**** Verilen metin ****
Yani bir anlamda onun Holdingdeki İcra görevine  veda daveti gibiydi.

Ama Sabancı Vakfı içindeki çalışmaları daha da yoğunlaşarak devam edecek.

Bence bu da, Güler Sabancı’nın kendini çok başarılı biçimde göstereceği alan olacak.

 

BİR BALYA HAMALININ VİZYONU

İLE BAŞLAYAN DÜNYA YOLCULUĞU

Vakıf’ın 50 yılını anlatan çok güzel bir belgesel hazırlanmış.

Çok başarılı bir belgeseldi. Büyük ilgiyle izledim.

Anadolu’nun yoksul bir köyünden gelmiş ve hayata hamallıkla başlamış bir insanın neler yapabileceğini anlatıyordu.

Böyle bir kurucu babadan, dünya çapında bir sanayi ve teknoloji devine dönüşmenin hikayesiydi aynı zamanda.

 

KURUCU BABADAN

SONRA KURUCU ANNE

Ancak bu belgeselde ailenin bir başka çok önemli bireyini tanıdık.

Kurucu Hacı Ömer Sabancı’nın eşi Sıdıka Sabancı.

Kurucu babanın erken ölümü üzerine aileyi nasıl bir arada tuttuğunu, büyük bir vizyonla kendine ait serveti Vakfa devrederek, bir şirketin kurumlaşmasını sağladığını çok çarpıcı örneklerle öğrendik.

Yani Sabancı vizyonunun temelinde sadece erkekler yok.

Kadınlar da var.

SABANCI HOLDİNG ARTIK TAM

ANLAMIYLA BİR KADIN ŞİRKETİ

Zaten üçüncü ve dördüncü nesil neredeyse tamamen kadınlardan oluşuyor.

Davette iyi bir gözlemci,  Sabancı grubunda artık üçüncü ve dördüncü neslin yönetimi tam olarak devraldığını hemen fark ederdi..
****
Amaç a
Sabancı Vakfı'nı anlatan metni baştan sona kelimesi kelimesine alıntılayın.
Metin ile kayıtlar arasında hiçbir bağlantı yok.
**** Çıkarılan bilgiler ****
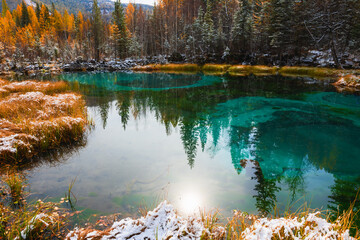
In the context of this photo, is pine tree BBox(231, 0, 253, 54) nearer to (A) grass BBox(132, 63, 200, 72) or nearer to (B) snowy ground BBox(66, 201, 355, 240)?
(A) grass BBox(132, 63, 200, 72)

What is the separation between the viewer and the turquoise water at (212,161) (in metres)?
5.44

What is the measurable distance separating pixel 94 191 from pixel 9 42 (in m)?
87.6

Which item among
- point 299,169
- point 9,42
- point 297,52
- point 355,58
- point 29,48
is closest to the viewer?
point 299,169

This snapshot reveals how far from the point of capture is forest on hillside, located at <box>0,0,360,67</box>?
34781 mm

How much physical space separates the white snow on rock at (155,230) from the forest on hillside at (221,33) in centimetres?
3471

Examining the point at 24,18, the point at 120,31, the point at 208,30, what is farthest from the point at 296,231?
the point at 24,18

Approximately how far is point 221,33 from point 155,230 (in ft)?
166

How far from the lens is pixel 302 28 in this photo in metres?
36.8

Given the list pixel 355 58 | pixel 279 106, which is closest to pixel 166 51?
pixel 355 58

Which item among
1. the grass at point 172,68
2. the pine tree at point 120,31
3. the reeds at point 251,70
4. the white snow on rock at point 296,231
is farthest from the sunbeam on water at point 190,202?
****
**** Çıkarılan bilgiler ****
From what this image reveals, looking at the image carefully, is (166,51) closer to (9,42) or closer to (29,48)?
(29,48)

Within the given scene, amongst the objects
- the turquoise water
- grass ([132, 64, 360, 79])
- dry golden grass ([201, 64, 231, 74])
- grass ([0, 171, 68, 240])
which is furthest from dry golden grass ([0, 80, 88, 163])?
****
**** Çıkarılan bilgiler ****
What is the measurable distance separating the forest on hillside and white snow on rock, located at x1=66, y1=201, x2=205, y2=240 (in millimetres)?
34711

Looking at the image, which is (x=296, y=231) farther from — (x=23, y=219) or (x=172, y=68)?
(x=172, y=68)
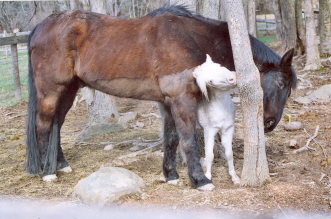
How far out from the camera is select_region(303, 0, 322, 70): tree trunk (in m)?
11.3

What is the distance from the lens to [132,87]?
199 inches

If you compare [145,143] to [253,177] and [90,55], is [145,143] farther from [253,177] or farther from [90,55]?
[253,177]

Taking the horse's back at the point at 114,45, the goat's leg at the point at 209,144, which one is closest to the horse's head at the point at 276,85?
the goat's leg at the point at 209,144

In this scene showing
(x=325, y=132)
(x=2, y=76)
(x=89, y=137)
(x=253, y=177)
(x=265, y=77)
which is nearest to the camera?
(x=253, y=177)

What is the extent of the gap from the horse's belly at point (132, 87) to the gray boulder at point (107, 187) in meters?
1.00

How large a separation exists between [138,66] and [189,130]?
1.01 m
****
Amaç b
Kayıtlarda "turquoise" kelimesi geçen kaç satır olduğunu sayın ve yalnızca sayıyı yazın; büyük ve küçük harf farkı dikkate alınır.

Eksiksiz yanıt a
Yani bir anlamda onun Holdingdeki İcra görevine  veda daveti gibiydi.

Ama Sabancı Vakfı içindeki çalışmaları daha da yoğunlaşarak devam edecek.

Bence bu da, Güler Sabancı’nın kendini çok başarılı biçimde göstereceği alan olacak.

 

BİR BALYA HAMALININ VİZYONU

İLE BAŞLAYAN DÜNYA YOLCULUĞU

Vakıf’ın 50 yılını anlatan çok güzel bir belgesel hazırlanmış.

Çok başarılı bir belgeseldi. Büyük ilgiyle izledim.

Anadolu’nun yoksul bir köyünden gelmiş ve hayata hamallıkla başlamış bir insanın neler yapabileceğini anlatıyordu.

Böyle bir kurucu babadan, dünya çapında bir sanayi ve teknoloji devine dönüşmenin hikayesiydi aynı zamanda.

 

KURUCU BABADAN

SONRA KURUCU ANNE

Ancak bu belgeselde ailenin bir başka çok önemli bireyini tanıdık.

Kurucu Hacı Ömer Sabancı’nın eşi Sıdıka Sabancı.

Kurucu babanın erken ölümü üzerine aileyi nasıl bir arada tuttuğunu, büyük bir vizyonla kendine ait serveti Vakfa devrederek, bir şirketin kurumlaşmasını sağladığını çok çarpıcı örneklerle öğrendik.

Yani Sabancı vizyonunun temelinde sadece erkekler yok.

Kadınlar da var.

SABANCI HOLDİNG ARTIK TAM

ANLAMIYLA BİR KADIN ŞİRKETİ

Zaten üçüncü ve dördüncü nesil neredeyse tamamen kadınlardan oluşuyor.

Davette iyi bir gözlemci,  Sabancı grubunda artık üçüncü ve dördüncü neslin yönetimi tam olarak devraldığını hemen fark ederdi..

Eksiksiz yanıt b
2